Help came from his old pals Nelson, Jennings, and Kristofferson. The quartet revisited some of Shaver's classic songs. Sharing its title with Jennings' classic LP, both of which are named after a Shaver tune, 2000's Honky Tonky Heroes topped the charts and stayed there half the year.
"I was successful because I kept writing through all that mess," he says. "I always figured if I wrote songs, it didn't matter if anyone did them or not. If they pleased me -- and not all of them would; I'm real critical of myself -- then I'm a success."

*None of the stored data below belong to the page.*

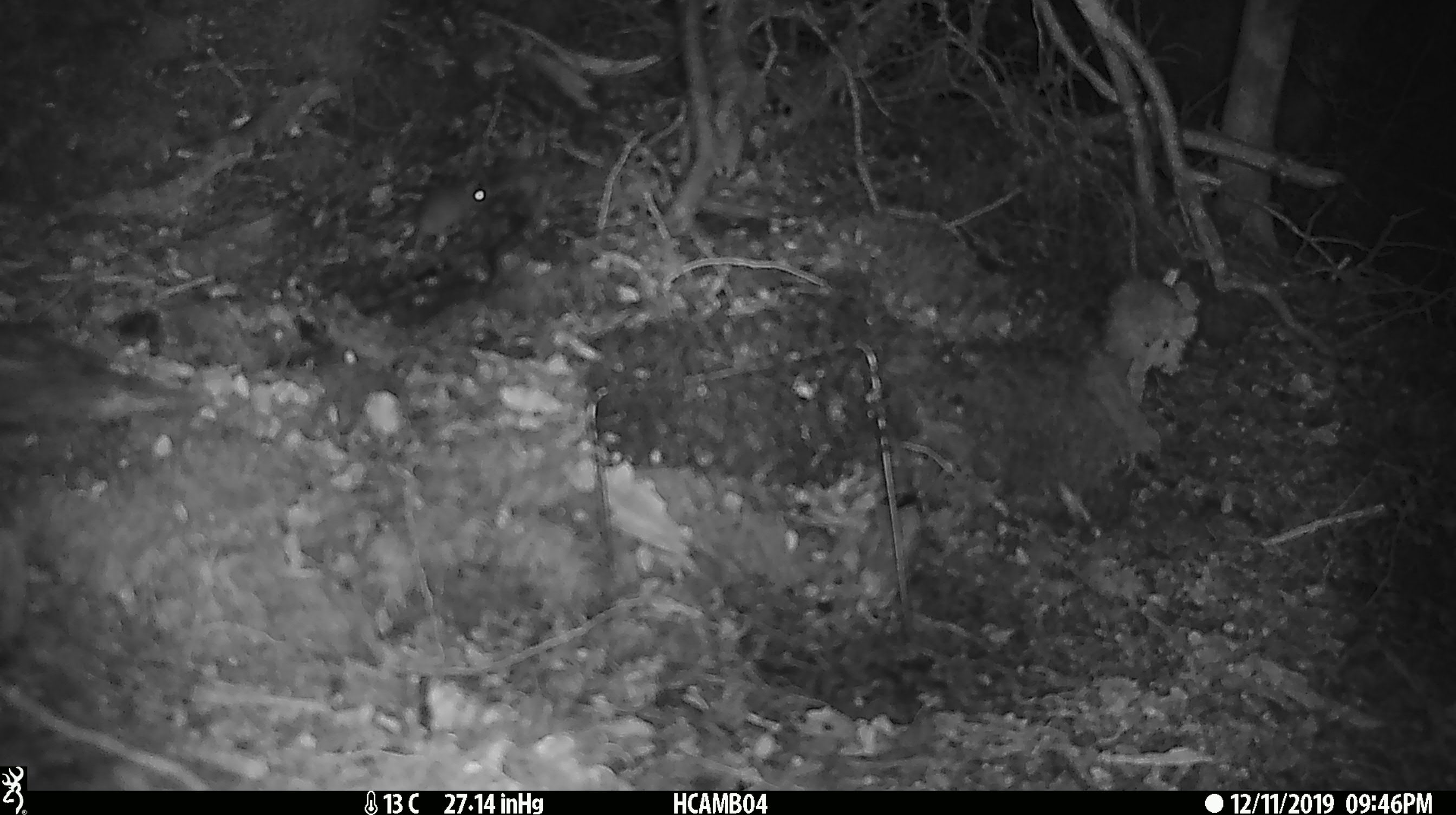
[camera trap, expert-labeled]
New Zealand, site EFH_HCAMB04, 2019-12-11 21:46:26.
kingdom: Animalia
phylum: Chordata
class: Mammalia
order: Rodentia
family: Muridae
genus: Mus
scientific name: Mus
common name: mouse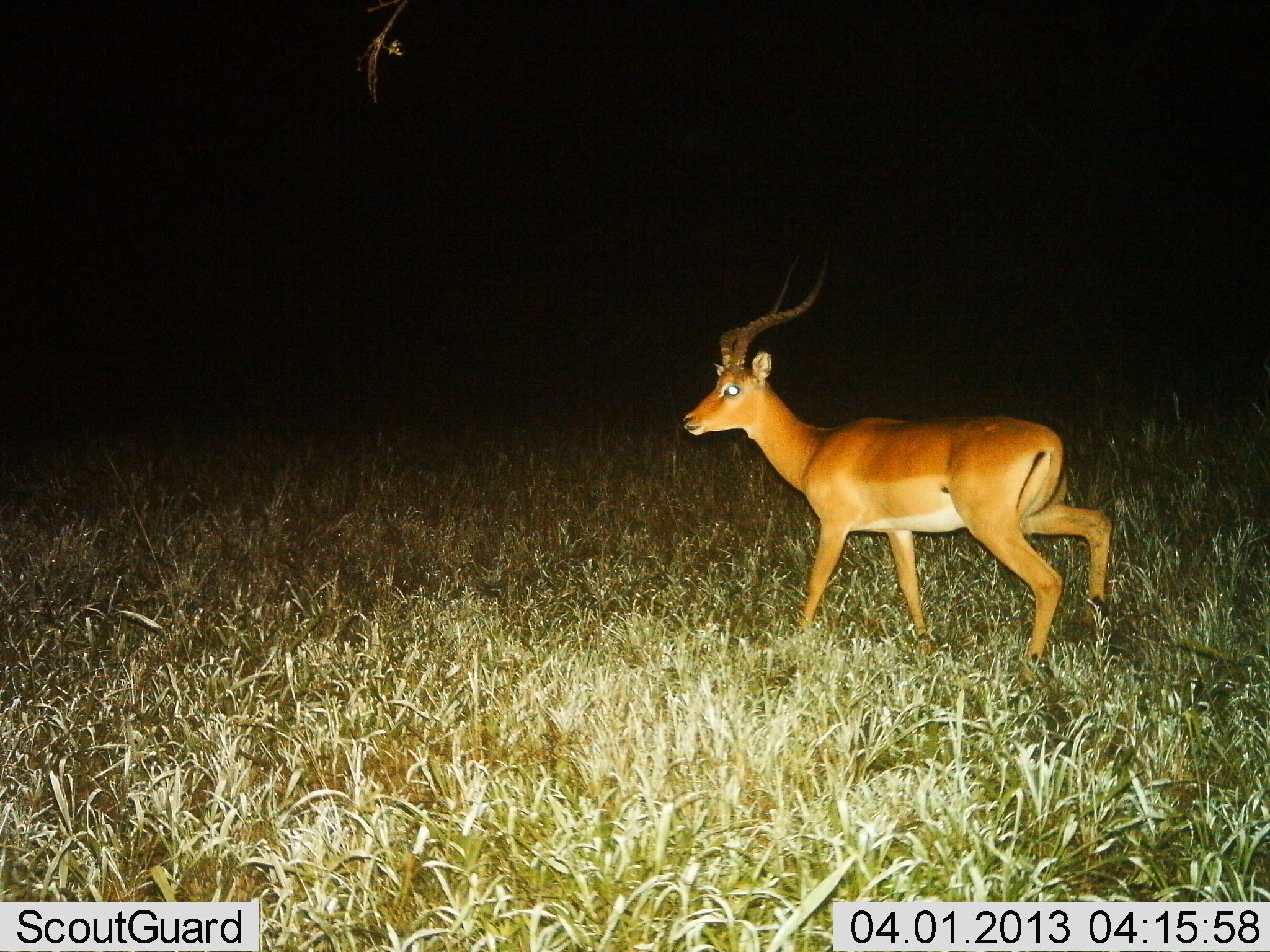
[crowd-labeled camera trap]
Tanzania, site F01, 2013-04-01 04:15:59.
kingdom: Animalia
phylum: Chordata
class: Mammalia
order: Artiodactyla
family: Bovidae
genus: Aepyceros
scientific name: Aepyceros melampus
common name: impala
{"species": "impala (Aepyceros melampus)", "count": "1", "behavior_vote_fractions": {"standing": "20%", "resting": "0%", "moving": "80%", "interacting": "0%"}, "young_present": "0%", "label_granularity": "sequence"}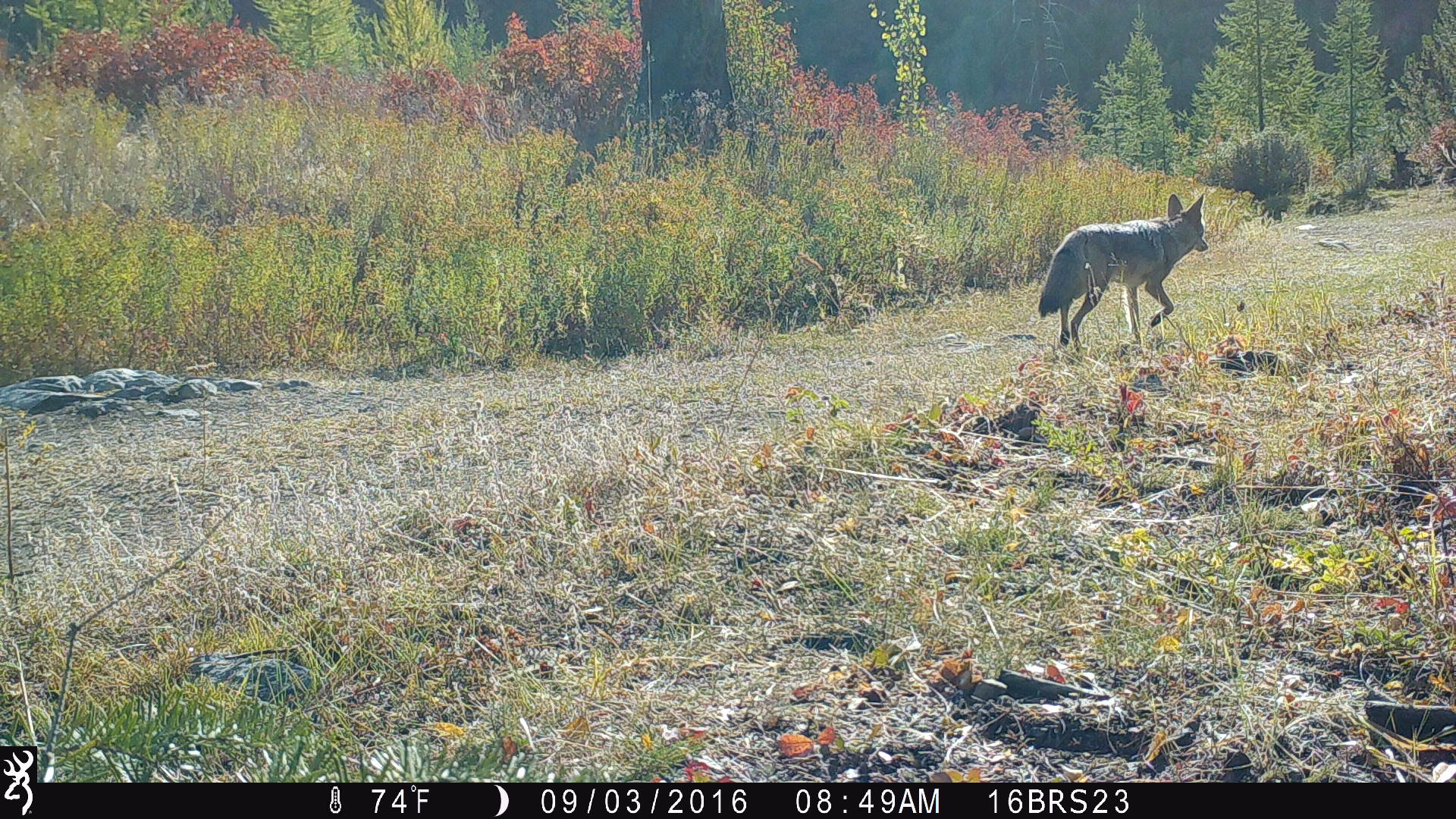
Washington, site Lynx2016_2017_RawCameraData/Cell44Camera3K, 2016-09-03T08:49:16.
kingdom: Animalia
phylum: Chordata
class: Mammalia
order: Carnivora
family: Canidae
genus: Canis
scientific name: Canis latrans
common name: coyote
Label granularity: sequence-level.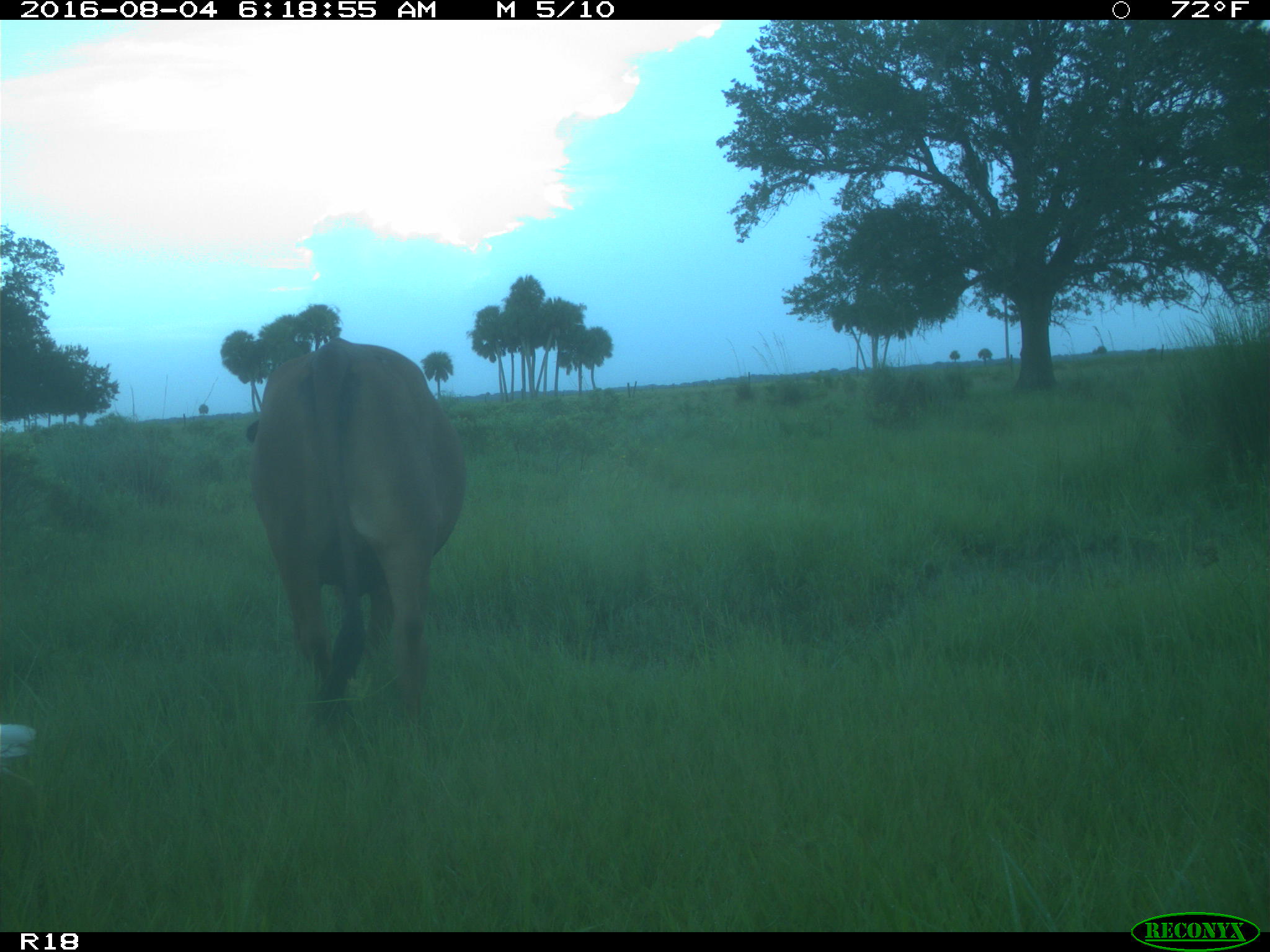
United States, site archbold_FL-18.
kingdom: Animalia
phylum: Chordata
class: Mammalia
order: Artiodactyla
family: Bovidae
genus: Bos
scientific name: Bos taurus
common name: domestic cow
Bos taurus (domestic cow).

Aside from Shaver's gift for narrative, it's his honesty and optimism that give his tunes their power. Nowhere is Shaver's plainspoken wisdom better expressed than on "Try and Try Again."
"I went up on the mountain and looked down on my life/I'd squandered all my money, lost my son and wife," he sings. "My heart was filled with sorrow and I almost took my life/But I found the strength inside me to give life one more try."
Shaver says the song "dug me out of a hole. I was in a hole -- really bad in a hole. It saved my life, and it kept changing. At the time I first did it, my wife and son were still alive, and now I do it differently because they're both gone. And yet that's why I keep recording it over, because something keeps happening."
If inspiration were a faucet, we'd never be thirsty; instead it's like rain. Speaking to Shaver is to get caught in a sudden downpour. He started with very little, only making it to the eighth grade. He even lost parts of two fingers in a sawmill accident. But with guitar in hand, he has become a barroom poet, peering into the heart, song after song.
"If you write something honest, it's going to be different," explains Shaver. "The one thing we all have in common is we're all different. God made us that way and intended for us to stay that way, I think -- different. Instead, everybody is trying to be like everybody else."
Spoken like a true outlaw -- or outcast.